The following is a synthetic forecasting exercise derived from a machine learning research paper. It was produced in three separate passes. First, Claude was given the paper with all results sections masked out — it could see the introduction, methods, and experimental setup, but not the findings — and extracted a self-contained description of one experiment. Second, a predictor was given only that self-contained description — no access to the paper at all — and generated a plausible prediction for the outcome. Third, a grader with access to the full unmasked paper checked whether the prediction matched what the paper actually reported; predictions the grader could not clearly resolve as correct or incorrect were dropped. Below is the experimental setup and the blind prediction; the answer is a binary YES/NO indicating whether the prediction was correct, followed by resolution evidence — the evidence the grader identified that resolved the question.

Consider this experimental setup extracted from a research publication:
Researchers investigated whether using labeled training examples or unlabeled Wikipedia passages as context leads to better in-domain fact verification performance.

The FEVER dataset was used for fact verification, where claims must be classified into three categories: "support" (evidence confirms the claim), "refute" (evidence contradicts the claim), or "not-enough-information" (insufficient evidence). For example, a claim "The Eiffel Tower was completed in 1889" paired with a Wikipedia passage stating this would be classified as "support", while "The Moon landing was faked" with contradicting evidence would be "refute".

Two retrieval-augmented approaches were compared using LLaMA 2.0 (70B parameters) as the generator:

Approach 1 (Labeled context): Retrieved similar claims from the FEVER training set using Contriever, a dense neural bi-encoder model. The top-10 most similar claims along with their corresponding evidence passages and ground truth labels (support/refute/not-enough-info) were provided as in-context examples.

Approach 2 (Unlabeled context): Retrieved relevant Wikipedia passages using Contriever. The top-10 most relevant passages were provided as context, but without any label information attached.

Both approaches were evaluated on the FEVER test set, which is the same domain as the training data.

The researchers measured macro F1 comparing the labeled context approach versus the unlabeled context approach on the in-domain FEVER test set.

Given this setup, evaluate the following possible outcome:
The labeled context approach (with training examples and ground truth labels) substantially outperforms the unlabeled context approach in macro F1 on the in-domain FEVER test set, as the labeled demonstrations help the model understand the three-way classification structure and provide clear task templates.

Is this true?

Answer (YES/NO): NO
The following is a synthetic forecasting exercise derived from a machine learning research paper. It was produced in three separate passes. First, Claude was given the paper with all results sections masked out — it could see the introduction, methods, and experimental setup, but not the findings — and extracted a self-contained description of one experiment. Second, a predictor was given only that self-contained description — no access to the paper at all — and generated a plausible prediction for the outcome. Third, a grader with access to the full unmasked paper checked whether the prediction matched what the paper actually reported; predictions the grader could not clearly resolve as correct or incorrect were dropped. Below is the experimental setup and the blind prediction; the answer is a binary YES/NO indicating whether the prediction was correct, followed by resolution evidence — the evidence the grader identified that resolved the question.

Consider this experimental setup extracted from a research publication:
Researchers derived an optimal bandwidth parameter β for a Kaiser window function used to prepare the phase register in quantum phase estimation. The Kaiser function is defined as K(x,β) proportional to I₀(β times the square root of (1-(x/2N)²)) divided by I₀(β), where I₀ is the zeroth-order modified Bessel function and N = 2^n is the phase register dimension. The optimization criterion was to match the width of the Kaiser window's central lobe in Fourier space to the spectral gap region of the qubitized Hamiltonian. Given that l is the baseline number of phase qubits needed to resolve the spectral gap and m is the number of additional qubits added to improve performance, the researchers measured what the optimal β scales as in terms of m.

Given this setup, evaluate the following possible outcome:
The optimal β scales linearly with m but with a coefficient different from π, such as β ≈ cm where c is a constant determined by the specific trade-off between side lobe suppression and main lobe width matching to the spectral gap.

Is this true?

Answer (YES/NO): NO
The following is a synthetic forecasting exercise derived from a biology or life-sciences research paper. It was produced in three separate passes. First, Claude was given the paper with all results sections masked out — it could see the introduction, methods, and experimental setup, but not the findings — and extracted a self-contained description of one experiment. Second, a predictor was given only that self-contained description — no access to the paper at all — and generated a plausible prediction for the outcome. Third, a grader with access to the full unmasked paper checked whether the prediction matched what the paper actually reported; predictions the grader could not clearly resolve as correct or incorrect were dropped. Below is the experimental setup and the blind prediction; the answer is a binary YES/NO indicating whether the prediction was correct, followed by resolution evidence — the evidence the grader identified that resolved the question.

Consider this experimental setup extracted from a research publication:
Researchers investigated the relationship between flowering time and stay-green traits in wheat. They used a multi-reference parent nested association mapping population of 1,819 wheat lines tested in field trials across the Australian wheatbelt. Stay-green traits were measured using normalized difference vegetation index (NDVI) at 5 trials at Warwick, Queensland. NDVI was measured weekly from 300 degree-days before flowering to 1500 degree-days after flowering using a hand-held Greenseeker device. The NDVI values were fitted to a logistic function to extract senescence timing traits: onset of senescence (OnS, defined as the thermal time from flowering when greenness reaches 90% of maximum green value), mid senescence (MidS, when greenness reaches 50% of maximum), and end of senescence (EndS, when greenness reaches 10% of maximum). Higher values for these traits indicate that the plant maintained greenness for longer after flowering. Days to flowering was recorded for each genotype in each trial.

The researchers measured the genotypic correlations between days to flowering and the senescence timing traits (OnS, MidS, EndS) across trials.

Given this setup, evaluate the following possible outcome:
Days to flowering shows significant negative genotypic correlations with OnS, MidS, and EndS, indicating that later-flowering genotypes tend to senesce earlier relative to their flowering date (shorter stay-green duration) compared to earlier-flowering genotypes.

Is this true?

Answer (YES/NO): NO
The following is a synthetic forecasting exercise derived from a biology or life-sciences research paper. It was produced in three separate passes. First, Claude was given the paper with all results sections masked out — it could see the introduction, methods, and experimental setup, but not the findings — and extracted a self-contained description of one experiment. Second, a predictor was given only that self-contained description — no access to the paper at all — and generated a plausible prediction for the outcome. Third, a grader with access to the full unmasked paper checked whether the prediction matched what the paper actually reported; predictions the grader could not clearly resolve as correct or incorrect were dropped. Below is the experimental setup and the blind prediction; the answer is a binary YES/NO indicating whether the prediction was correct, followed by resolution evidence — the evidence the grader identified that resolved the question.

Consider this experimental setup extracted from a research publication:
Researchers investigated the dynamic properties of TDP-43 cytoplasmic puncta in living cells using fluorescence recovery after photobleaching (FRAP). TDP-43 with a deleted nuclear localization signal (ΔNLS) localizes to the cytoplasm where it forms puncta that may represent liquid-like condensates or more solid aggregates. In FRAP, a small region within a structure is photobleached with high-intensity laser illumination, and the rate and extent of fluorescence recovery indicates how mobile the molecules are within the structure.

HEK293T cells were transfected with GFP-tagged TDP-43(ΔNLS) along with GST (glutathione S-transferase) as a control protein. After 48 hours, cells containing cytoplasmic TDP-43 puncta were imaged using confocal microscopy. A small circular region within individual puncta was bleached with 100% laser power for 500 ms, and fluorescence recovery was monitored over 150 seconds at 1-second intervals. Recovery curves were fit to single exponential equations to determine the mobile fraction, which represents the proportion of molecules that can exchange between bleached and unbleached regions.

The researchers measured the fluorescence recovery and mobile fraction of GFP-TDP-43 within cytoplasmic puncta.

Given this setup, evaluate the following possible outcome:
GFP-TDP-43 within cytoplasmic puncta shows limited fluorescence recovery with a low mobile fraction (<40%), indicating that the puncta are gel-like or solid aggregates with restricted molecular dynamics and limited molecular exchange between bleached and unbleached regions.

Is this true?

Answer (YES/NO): NO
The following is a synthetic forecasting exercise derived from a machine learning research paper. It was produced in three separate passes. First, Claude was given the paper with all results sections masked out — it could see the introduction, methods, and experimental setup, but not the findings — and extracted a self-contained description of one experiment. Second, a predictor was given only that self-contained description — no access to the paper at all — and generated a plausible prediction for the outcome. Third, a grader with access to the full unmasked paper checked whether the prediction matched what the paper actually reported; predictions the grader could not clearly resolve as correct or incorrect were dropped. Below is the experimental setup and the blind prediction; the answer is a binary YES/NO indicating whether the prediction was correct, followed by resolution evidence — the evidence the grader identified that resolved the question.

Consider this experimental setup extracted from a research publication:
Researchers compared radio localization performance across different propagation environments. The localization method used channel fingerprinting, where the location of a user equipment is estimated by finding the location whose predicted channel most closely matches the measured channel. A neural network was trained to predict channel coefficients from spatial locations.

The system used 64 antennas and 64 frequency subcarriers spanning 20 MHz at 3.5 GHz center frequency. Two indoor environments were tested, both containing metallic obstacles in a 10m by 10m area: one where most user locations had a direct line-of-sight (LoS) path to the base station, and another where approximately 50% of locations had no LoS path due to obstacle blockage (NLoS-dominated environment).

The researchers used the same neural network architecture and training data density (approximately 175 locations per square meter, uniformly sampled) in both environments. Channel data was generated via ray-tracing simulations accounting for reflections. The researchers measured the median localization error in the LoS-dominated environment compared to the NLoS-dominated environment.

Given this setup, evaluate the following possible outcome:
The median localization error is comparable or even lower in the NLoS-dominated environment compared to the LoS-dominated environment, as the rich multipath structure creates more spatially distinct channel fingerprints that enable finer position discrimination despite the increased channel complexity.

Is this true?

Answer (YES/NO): NO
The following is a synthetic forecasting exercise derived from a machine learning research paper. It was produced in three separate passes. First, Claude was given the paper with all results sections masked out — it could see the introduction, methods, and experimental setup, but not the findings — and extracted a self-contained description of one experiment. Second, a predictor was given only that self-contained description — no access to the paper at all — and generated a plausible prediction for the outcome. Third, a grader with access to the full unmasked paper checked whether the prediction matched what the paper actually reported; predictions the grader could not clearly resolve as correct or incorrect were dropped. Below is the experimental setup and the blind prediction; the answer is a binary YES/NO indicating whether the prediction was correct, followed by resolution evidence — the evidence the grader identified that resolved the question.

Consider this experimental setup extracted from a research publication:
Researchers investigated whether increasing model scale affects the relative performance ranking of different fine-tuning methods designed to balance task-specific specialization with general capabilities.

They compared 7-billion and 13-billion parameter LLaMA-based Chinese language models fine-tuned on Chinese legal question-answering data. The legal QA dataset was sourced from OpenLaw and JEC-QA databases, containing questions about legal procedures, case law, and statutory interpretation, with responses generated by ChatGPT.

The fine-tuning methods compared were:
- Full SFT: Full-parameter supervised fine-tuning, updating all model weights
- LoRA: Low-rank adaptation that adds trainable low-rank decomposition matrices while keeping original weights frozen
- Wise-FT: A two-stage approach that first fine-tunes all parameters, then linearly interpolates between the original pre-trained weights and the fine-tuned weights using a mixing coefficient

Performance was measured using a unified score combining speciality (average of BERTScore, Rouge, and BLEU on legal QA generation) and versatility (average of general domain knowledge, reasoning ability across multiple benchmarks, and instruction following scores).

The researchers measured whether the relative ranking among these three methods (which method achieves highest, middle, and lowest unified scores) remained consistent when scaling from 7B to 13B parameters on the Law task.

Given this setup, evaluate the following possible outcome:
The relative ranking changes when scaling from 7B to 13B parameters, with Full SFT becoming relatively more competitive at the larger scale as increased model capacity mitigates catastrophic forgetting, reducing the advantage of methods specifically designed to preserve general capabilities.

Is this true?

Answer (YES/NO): NO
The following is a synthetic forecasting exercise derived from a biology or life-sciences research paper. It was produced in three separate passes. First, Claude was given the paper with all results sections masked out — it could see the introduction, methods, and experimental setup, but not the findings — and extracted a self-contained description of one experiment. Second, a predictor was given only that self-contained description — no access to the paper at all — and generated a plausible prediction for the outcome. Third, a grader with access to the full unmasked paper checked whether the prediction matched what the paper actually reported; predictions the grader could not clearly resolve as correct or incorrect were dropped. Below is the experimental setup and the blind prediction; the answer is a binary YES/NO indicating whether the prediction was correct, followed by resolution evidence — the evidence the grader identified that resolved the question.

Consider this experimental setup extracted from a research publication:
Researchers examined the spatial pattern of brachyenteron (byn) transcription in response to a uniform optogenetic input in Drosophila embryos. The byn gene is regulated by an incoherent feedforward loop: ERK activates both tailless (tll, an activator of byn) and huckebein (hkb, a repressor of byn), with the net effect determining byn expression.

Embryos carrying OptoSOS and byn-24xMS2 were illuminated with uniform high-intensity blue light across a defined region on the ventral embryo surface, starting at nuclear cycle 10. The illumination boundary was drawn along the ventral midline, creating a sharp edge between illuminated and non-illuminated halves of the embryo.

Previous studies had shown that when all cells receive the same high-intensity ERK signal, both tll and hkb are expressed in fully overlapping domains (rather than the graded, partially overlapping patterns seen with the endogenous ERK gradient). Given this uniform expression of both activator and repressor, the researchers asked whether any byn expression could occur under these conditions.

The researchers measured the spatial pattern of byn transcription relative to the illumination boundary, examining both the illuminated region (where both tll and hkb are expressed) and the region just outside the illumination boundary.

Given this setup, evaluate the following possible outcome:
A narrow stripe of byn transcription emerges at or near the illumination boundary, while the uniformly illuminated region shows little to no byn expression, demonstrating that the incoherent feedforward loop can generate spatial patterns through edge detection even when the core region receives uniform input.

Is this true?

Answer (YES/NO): NO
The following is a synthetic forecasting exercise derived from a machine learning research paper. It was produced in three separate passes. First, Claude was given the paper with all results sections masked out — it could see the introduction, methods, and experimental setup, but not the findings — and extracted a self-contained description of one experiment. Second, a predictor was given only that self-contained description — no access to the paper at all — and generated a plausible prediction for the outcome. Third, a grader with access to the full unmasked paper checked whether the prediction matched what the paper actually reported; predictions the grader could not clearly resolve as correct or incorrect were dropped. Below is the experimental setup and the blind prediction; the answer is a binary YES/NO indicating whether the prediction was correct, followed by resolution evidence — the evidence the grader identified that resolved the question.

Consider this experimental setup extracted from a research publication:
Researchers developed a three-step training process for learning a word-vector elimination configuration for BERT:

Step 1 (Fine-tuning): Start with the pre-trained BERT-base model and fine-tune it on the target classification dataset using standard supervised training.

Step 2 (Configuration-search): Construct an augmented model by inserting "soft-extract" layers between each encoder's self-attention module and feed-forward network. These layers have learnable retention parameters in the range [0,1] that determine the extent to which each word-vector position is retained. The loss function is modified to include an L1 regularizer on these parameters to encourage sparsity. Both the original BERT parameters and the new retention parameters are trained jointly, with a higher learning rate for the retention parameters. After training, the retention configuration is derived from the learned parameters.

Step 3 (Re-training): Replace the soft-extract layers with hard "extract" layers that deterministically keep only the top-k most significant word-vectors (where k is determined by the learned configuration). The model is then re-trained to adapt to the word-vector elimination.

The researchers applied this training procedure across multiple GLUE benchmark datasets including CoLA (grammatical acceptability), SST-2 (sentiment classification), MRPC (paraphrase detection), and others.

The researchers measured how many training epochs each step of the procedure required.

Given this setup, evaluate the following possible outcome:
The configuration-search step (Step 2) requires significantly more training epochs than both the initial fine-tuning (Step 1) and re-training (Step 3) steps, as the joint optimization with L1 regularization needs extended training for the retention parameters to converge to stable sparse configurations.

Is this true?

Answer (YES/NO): NO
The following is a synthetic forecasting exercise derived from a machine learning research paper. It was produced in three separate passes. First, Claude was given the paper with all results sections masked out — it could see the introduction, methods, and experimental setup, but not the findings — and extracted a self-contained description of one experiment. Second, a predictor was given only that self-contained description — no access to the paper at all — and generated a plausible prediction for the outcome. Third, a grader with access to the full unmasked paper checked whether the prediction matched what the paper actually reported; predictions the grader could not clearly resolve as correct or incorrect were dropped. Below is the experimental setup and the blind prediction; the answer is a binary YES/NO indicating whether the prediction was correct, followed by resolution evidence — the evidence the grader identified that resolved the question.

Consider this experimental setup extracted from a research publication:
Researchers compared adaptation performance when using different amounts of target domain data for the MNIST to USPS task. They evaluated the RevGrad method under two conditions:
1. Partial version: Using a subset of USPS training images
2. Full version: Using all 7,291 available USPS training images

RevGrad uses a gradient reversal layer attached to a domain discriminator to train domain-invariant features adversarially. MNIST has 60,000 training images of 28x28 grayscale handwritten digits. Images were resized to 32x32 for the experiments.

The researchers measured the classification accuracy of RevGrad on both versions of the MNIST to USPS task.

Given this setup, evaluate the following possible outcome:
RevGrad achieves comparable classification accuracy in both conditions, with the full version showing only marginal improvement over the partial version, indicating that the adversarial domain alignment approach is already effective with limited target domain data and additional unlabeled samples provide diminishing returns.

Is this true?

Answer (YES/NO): NO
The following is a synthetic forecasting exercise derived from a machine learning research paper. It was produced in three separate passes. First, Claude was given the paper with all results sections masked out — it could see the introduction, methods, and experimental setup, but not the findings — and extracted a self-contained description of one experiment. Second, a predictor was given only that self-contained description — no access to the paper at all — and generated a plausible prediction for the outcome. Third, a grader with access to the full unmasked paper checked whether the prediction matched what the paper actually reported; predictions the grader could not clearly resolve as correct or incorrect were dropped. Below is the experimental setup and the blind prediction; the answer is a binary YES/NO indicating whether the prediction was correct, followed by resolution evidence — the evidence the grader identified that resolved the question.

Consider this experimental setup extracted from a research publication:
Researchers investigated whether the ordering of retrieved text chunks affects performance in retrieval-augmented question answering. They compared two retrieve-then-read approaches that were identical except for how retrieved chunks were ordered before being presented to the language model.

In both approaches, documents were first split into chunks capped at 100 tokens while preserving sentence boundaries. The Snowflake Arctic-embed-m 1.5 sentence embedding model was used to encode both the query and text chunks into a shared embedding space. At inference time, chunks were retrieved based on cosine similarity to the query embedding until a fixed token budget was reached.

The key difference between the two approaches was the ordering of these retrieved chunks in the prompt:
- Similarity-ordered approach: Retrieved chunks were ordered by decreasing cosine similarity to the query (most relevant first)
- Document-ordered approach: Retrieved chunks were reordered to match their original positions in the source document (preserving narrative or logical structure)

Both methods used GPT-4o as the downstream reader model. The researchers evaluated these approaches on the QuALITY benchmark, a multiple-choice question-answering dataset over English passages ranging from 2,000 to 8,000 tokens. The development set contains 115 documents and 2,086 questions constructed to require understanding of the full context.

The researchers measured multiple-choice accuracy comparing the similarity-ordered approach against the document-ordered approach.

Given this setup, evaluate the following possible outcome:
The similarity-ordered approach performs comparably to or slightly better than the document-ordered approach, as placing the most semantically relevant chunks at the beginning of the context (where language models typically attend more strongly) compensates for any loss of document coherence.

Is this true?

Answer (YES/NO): NO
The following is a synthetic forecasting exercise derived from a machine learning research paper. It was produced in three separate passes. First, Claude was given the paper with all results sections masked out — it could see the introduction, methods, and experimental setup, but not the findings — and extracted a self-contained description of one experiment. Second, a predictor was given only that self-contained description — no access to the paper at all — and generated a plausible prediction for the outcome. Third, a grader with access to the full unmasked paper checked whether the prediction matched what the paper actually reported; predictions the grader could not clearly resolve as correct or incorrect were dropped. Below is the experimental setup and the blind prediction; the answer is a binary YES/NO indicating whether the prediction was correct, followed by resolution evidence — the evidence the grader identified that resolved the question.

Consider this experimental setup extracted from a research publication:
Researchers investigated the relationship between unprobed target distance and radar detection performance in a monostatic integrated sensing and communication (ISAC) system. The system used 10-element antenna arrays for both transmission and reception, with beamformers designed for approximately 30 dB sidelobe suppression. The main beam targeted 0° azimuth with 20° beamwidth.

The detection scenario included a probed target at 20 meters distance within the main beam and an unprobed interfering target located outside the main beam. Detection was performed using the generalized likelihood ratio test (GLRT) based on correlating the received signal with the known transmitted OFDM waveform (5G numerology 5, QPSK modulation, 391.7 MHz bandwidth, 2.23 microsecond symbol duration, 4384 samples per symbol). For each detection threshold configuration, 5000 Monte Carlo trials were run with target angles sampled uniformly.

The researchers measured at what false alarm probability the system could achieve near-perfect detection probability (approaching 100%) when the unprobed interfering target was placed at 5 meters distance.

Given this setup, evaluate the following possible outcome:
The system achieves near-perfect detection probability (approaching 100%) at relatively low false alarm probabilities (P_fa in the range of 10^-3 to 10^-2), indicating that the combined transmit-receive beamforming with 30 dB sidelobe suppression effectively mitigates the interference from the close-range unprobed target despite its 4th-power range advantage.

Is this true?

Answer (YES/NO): NO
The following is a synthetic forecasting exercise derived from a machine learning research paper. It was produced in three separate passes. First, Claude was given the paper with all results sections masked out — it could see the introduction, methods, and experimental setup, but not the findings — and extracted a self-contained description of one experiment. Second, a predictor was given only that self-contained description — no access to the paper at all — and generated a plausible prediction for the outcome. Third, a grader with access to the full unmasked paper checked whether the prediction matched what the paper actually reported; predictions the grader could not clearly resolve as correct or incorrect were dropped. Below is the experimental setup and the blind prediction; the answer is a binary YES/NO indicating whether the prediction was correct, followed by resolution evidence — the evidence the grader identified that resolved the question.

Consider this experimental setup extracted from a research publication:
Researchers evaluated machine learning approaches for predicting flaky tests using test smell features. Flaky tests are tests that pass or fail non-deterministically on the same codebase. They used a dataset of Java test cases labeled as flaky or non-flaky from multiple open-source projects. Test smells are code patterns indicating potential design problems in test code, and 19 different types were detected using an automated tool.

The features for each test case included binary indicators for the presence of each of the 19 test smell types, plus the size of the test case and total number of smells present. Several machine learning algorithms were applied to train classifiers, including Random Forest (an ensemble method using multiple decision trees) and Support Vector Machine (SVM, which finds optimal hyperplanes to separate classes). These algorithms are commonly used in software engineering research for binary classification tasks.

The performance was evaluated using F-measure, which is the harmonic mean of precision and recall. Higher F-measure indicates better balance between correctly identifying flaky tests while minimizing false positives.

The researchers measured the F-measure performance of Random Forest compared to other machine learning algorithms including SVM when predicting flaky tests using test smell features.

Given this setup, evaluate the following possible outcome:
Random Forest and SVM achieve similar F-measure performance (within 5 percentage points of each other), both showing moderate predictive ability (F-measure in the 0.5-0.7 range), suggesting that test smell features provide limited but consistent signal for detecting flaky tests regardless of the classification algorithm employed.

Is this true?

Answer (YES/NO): NO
-*-
■ **TASK TO CARRY OUT**
Reproduce every line from the preceding data in which the word "query" can be found.

■ **REPLY**
In both approaches, documents were first split into chunks capped at 100 tokens while preserving sentence boundaries. The Snowflake Arctic-embed-m 1.5 sentence embedding model was used to encode both the query and text chunks into a shared embedding space. At inference time, chunks were retrieved based on cosine similarity to the query embedding until a fixed token budget was reached.
- Similarity-ordered approach: Retrieved chunks were ordered by decreasing cosine similarity to the query (most relevant first)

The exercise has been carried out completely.